» **WERKOPDRACHT**: Pak de tekst over de poging om een oudere vrouw te beroven weer op en schrijf hem verder na de laatste zin.

Verdachten hebben op listige wijze geprobeerd om op straat een oudere vrouw te beroven. Door haar af te leiden met kussen, omhelzingen en sieraden hebben ze geprobeerd om haar armband van haar arm te trekken. Hierbij is – toen het niet direct lukte – ook enig geweld gebruikt. De rechtbank rekent dit verdachten zeer aan. Verdachten pleegden het feit uit eigen financieel gewin en de gevolgen voor het slachtoffer speelden daarbij voor verdachten kennelijk geen enkele rol. Ook uit hun proceshouding blijkt op geen enkel moment van inzicht van hetgeen zij hebben gedaan en het kwalijke daarvan.
Gelet op vorenstaande acht de rechtbank een gevangenisstraf voor de duur van 5 maanden, zoals ook geëist door de officier van justitie, passend en geboden. De rechtbank zal echter van deze gevangenisstraf 2 maanden voorwaardelijk opleggen, met een proeftijd van 3 jaar, om verdachte ervan te weerhouden om wederom dergelijke strafbare feiten te plegen.

8.De toegepaste wettelijke bepalingen

De beslissing is gegrond op de artikelen 10, 14a, 14b, 14c, 27, 45, 310 en 312 van het Wetboek van Strafrecht.

» **AANGELEVERDE GEGEVENS**:
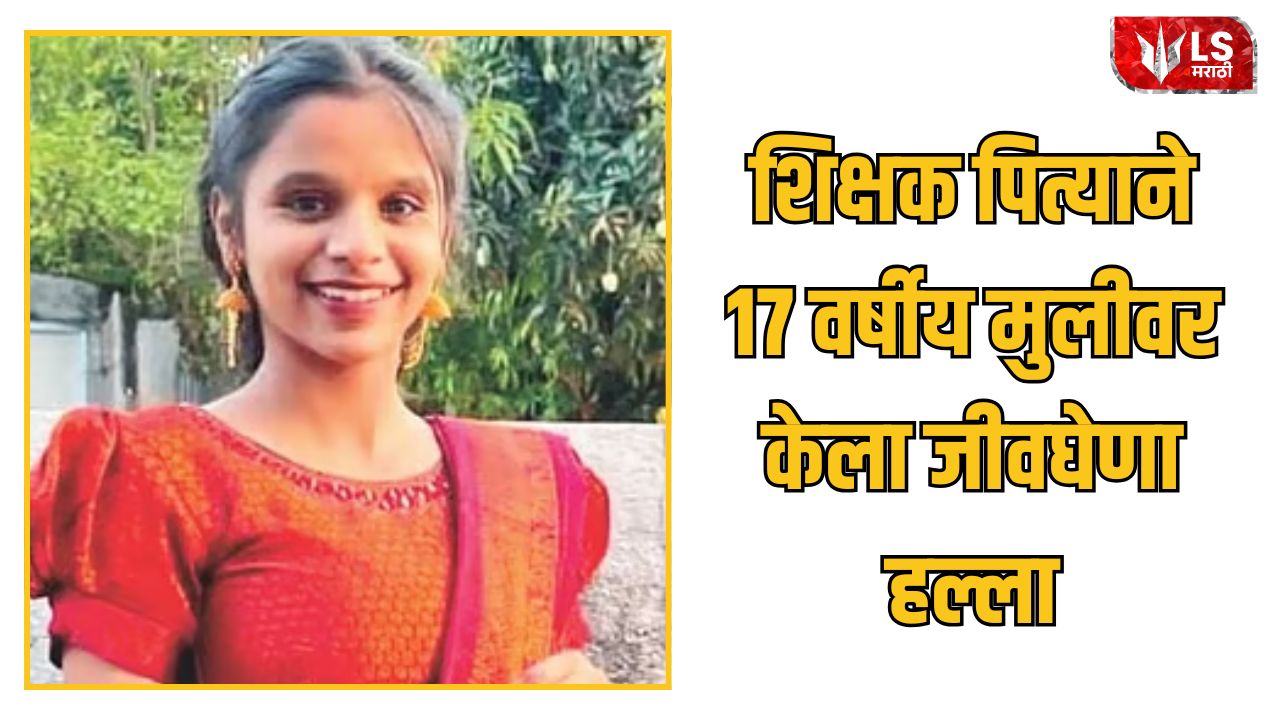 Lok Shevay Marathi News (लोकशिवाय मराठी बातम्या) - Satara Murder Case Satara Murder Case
...
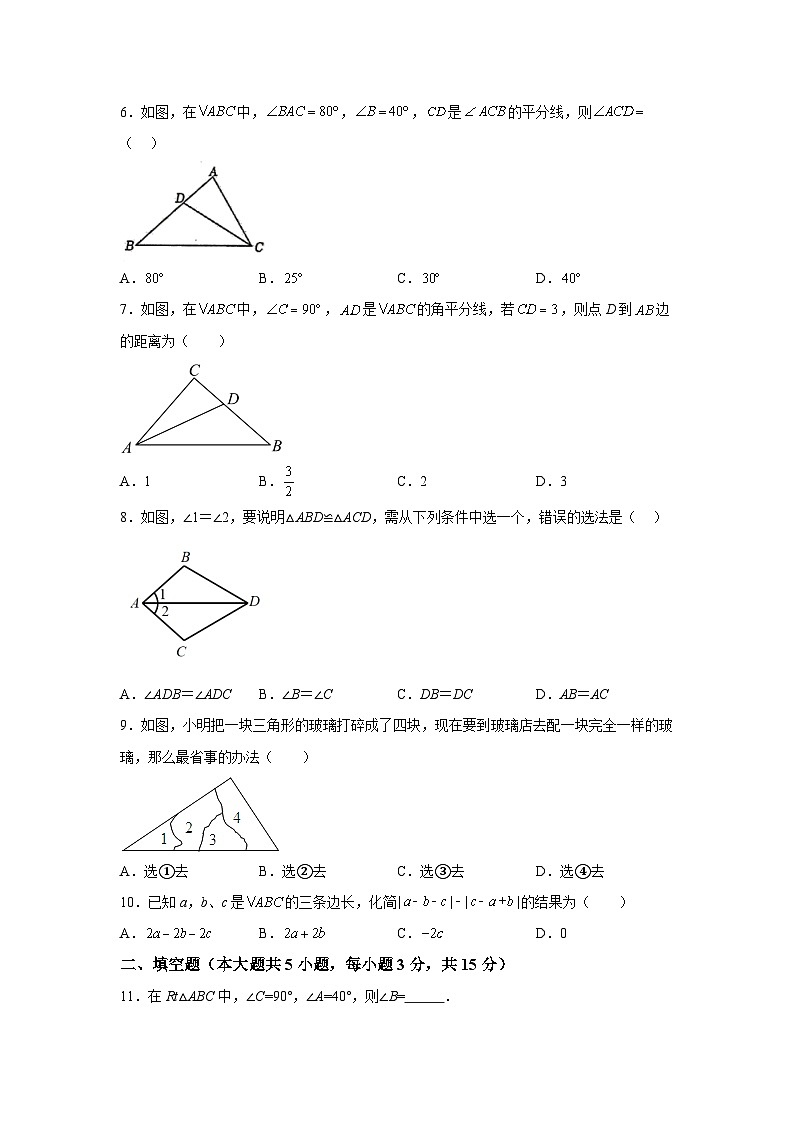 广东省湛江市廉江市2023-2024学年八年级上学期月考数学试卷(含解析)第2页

» **OPGELOSTE OPGAVE**:
9.De beslissing

De rechtbank:
 verklaart bewezen dat verdachte het primair tenlastegelegde, zoals vermeld onder punt 3, heeft begaan;
 verklaart niet bewezen hetgeen verdachte meer of anders is ten laste gelegd dan hierboven bewezen is verklaard en spreekt verdachte daarvan vrij;
 verstaat dat het aldus bewezenverklaarde oplevert het strafbare feit zoals vermeld onder punt 4;
 verklaart verdachte hiervoor strafbaar;
 veroordeelt verdachte wegens het bewezenverklaarde tot
 een
gevangenisstrafvoor de duur van
5 (vijf) maanden;
 bepaalt, dat een gedeelte van de gevangenisstraf groot
2(twee) maanden,
niet ten uitvoer zal worden gelegd, tenzij de rechter later anders mocht gelasten, wegens niet nakoming van na te melden voorwaarde voor het einde van de proeftijd die op drie jaren wordt bepaald;
 dat de veroordeelde zich voor het einde daarvan niet zal schuldig maken aan een strafbaar feit;
 beveelt dat de tijd, door veroordeelde vóór de tenuitvoerlegging van deze uitspraak in verzekering en voorlopige hechtenis doorgebracht, bij de uitvoering van de opgelegde gevangenisstraf in mindering zal worden gebracht;
 heft op het bevel tot voorlopige hechtenis met ingang van het tijdstip waarop de duur van deze hechtenis gelijk wordt aan die van de opgelegde straf.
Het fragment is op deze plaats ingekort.